# Any reason to do full deadlifts instead of rack pulls?



## ANadler (Jul 17, 2010)

Other than bigger cojones?

I'm 6'2" with long legs and poor hip and hamstring flexibility.  When I began starting strength this February I tweaked something on the inside of my right knee, not a major injury, but I removed posterior chain exercises for a couple of months.

When I reintroduced it, I decided to do rack pulls from just below my knee and it worked very well for me in terms of hamstring strength and adding weight to the bar steadily without hurting my knees further.  And just recently, I tried going with a very wide stance that so far has allowed me to do squats albeit with small weight on the bar to start with.

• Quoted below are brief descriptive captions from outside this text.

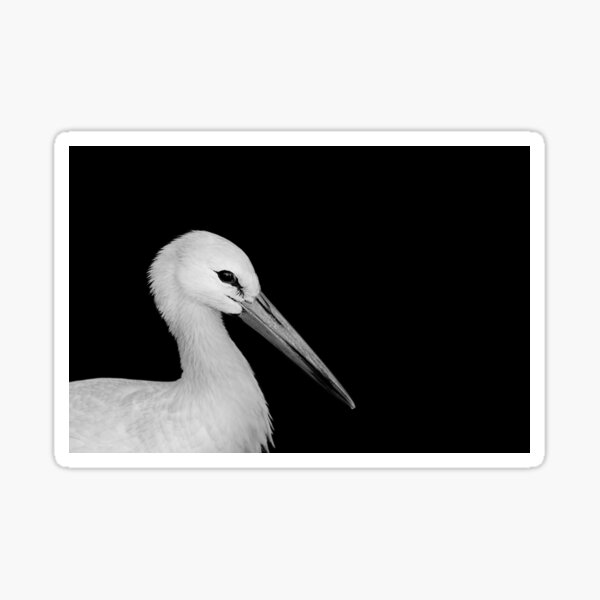 White Stork Sticker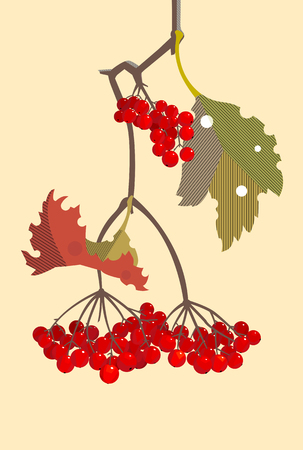 Illustration for A branch of red viburnum in the fall, minimalist style - Royalty Free Image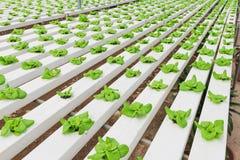 Piantatura idroponica della verdura Immagini Stock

So my question is, I wanted to ask some of the more experienced lifters on the forum whether there are any very good reasons for me to do full deadlifts rather than rack pulls?  I have to bend down so much that it just feels like all knees.  And when I do a wide stance, it's too much focus on lower back and not on other areas.


----------



## Merkaba (Jul 17, 2010)

Can you do full squats?


----------



## ANadler (Jul 17, 2010)

Yes, but I hurt my knees using a just over shoulder width stance.  So far using a wider stance has been good, going well below parallel.


----------



## HeavyBomber (Jul 17, 2010)

You do wide stance squats way below parallel and you say your hip/ham flexibility is poor?
And you say doing a wide stance deads put too much focus on your lower back...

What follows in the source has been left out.